BEGIN

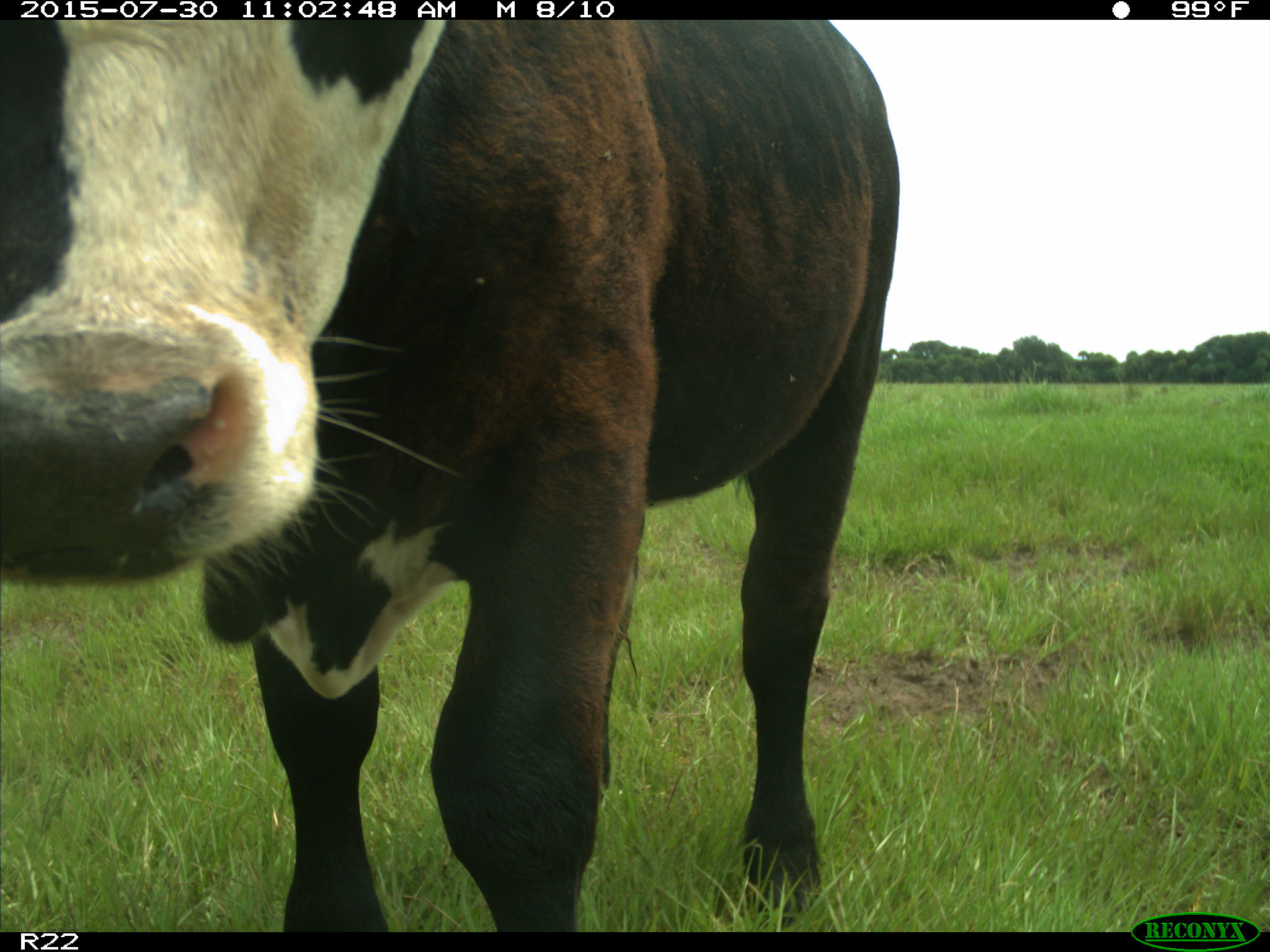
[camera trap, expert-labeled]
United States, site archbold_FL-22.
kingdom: Animalia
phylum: Chordata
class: Mammalia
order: Artiodactyla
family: Bovidae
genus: Bos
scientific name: Bos taurus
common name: domestic cow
Bos taurus (domestic cow).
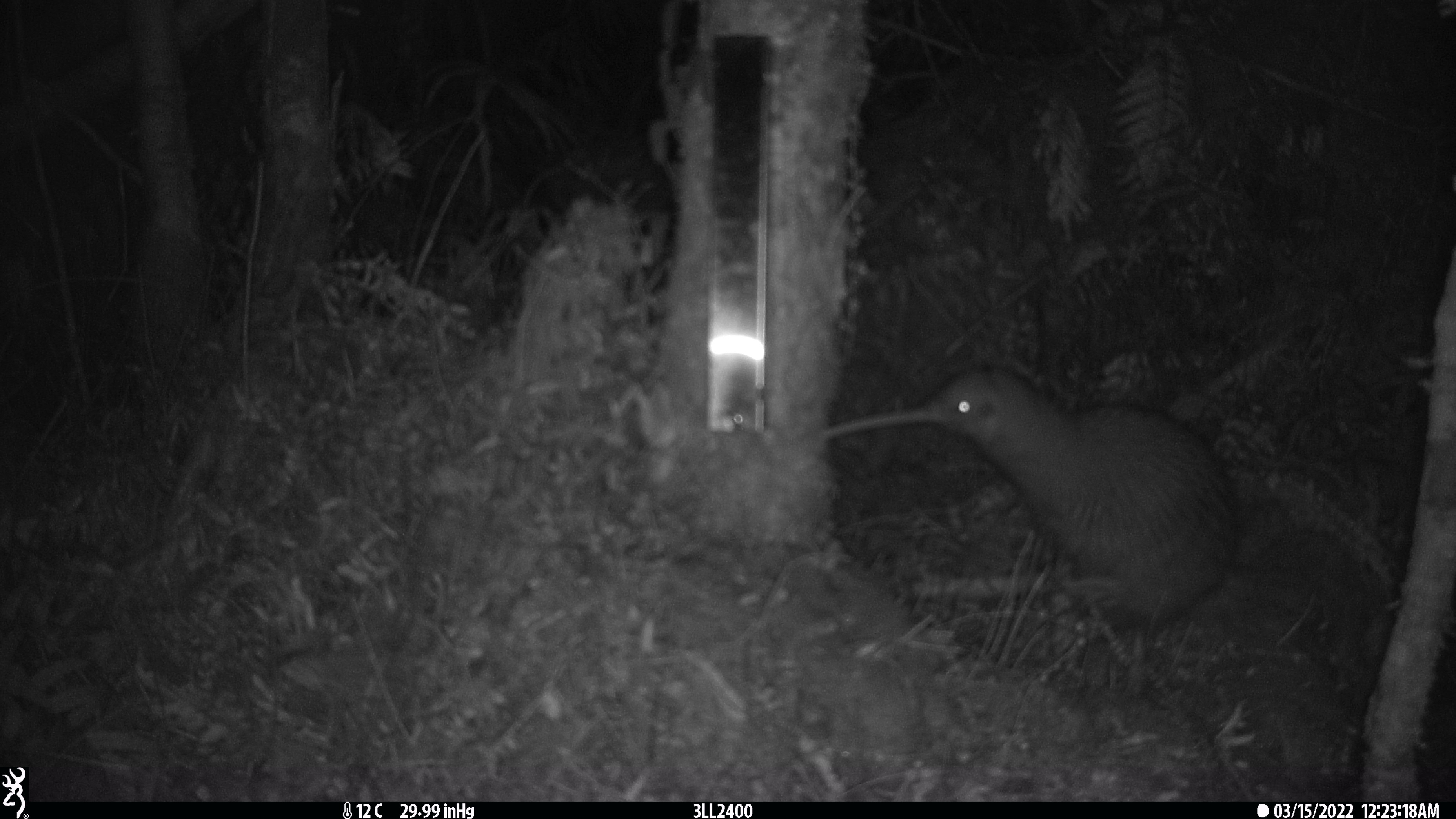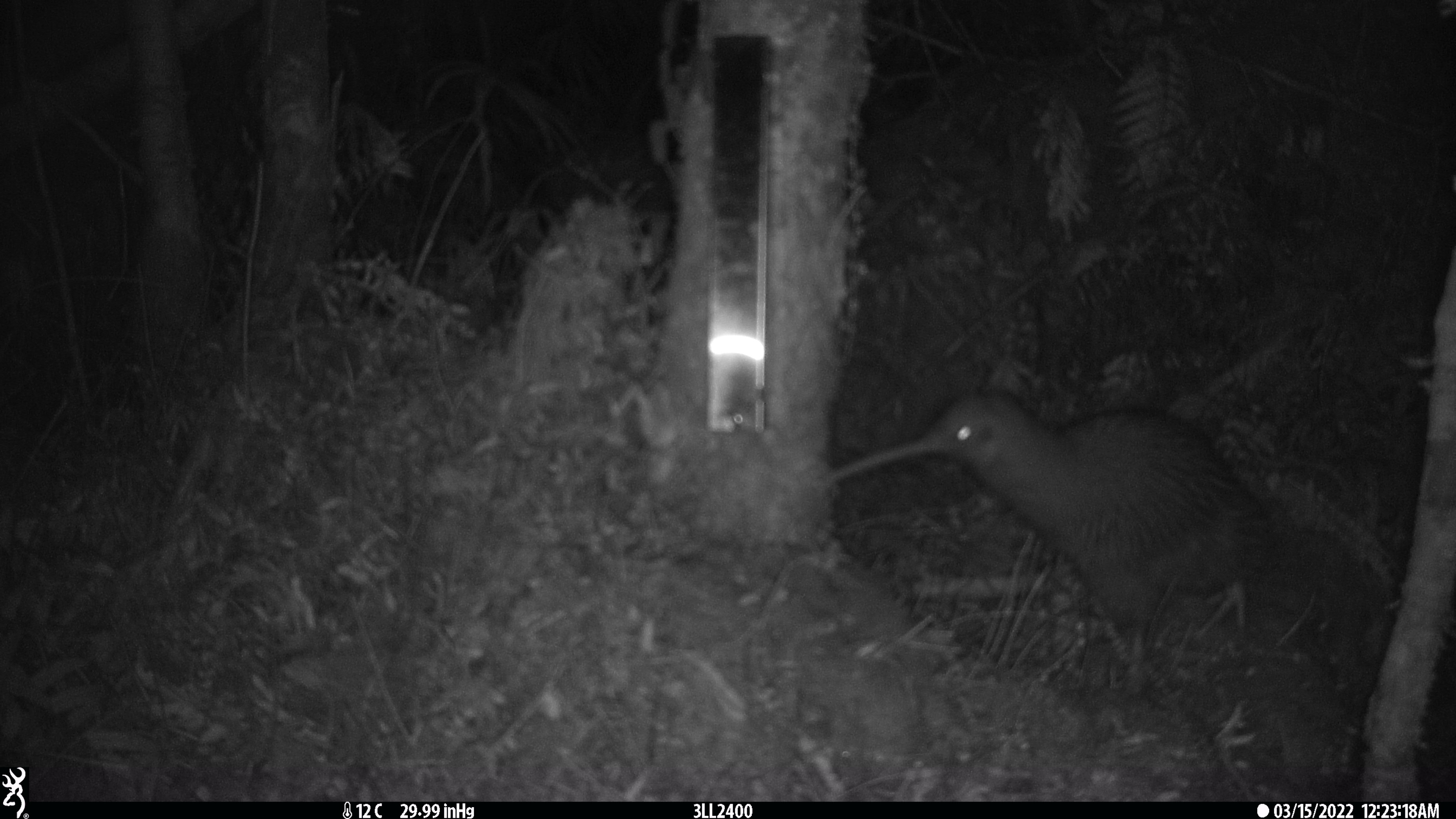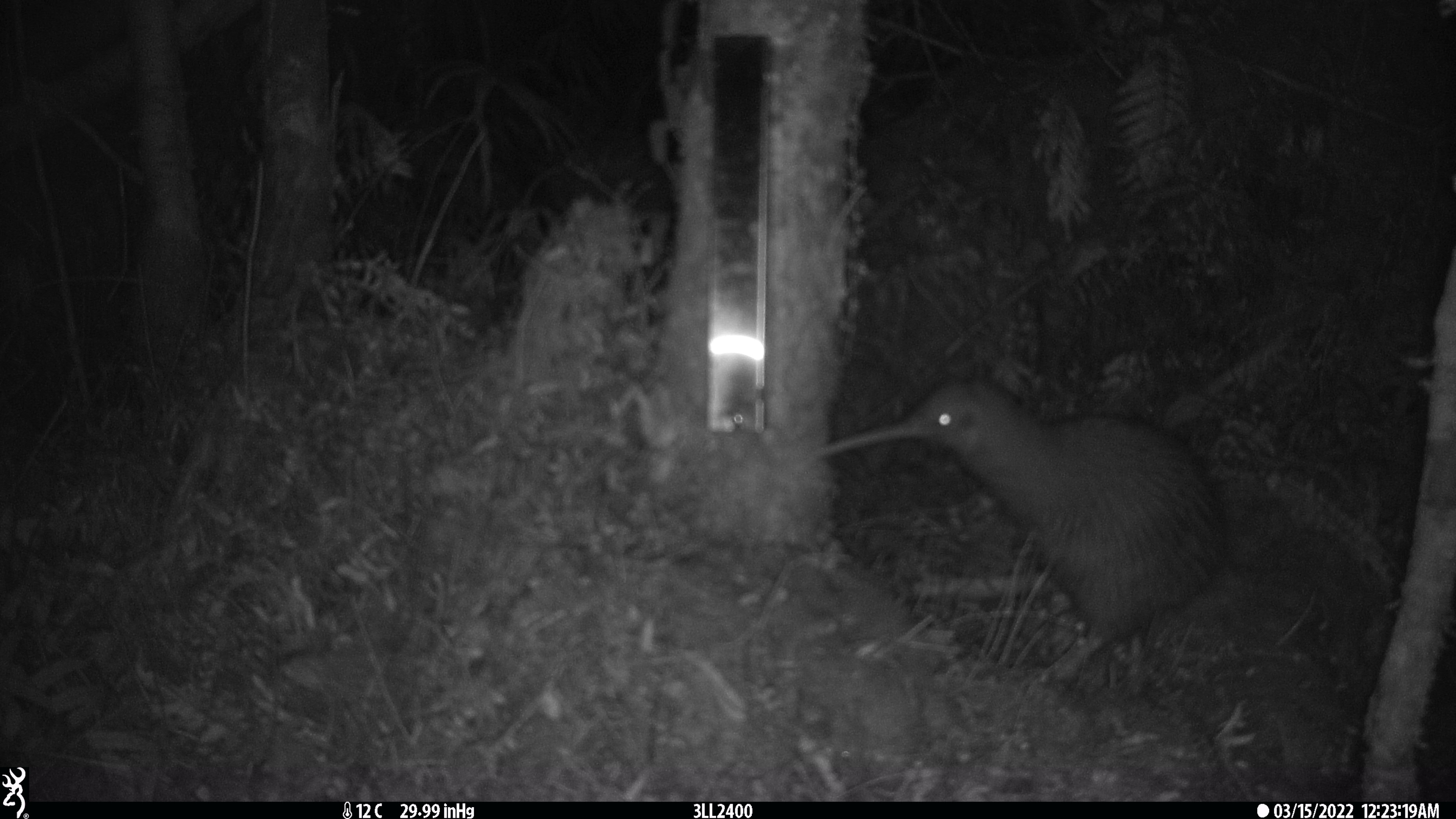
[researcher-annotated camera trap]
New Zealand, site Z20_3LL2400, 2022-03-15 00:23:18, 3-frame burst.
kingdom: Animalia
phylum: Chordata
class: Aves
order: Apterygiformes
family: Apterygidae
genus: Apteryx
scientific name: Apteryx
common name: kiwi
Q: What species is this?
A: Kiwi (Apteryx).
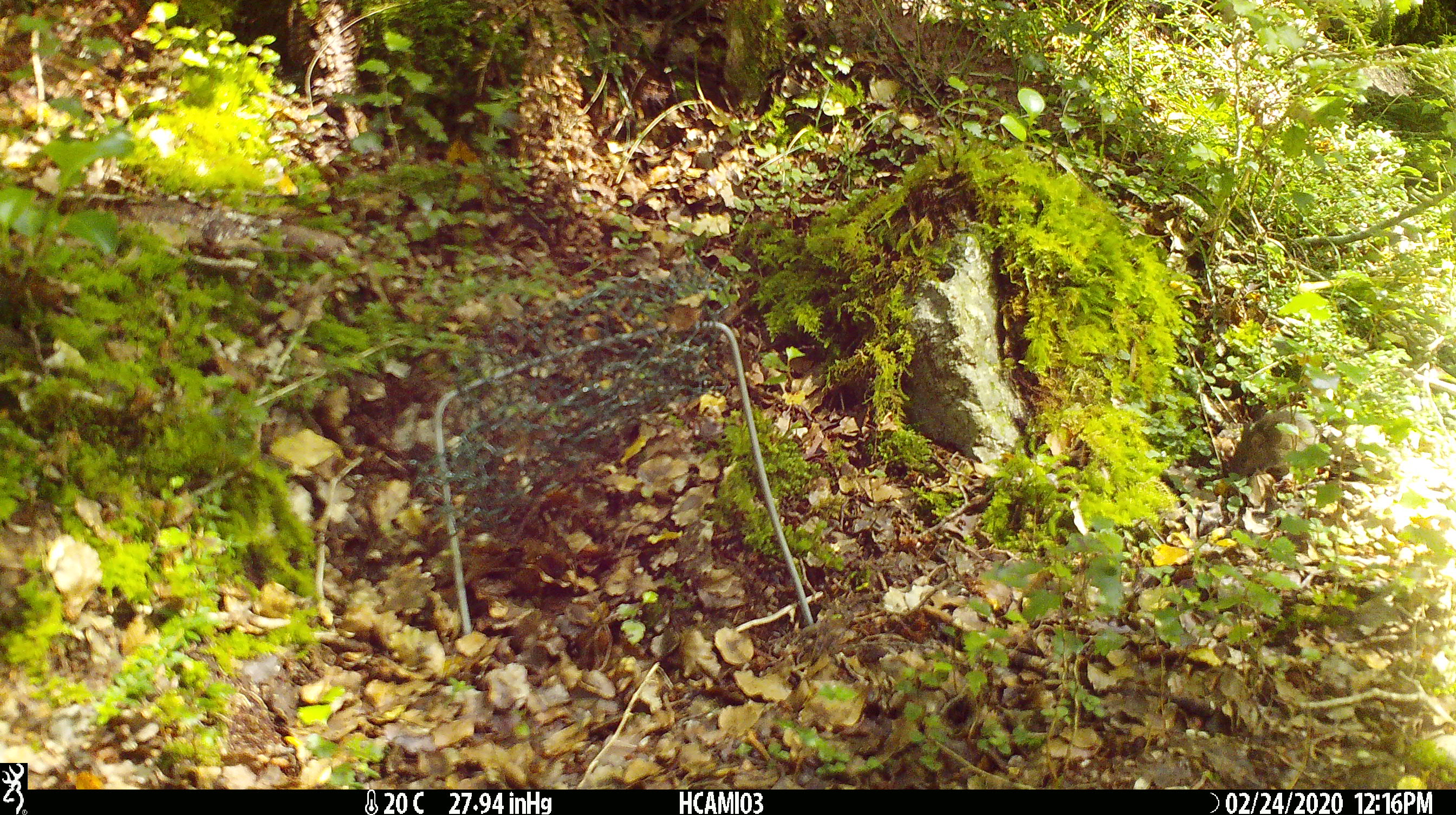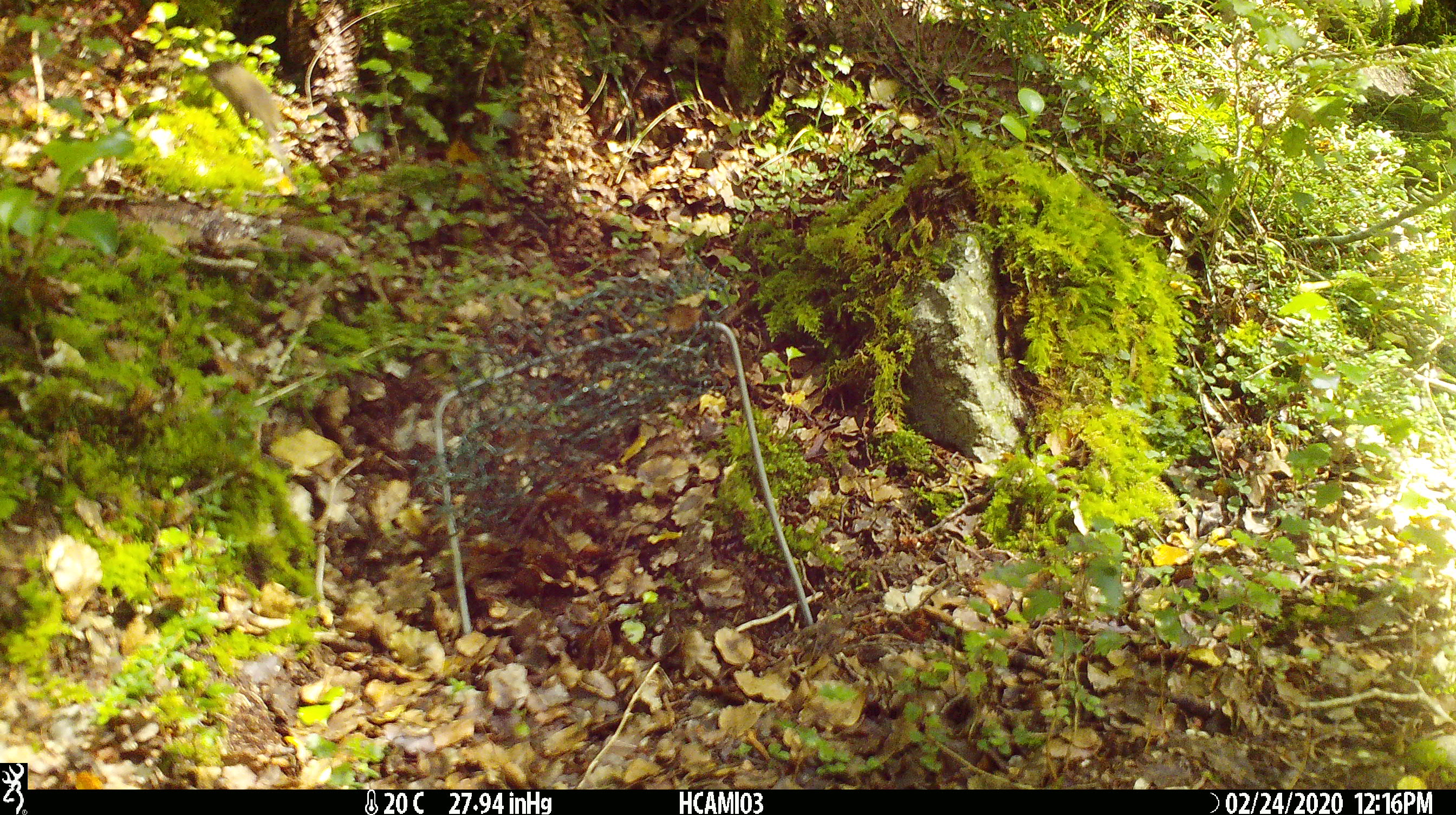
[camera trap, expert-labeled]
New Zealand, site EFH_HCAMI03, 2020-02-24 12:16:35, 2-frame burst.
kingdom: Animalia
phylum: Chordata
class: Mammalia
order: Rodentia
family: Muridae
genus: Mus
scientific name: Mus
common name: mouse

END

■ **What you should do**:
One number is the expected answer: the count of lines above that hold the word "scientific".

■ **Task output**:
3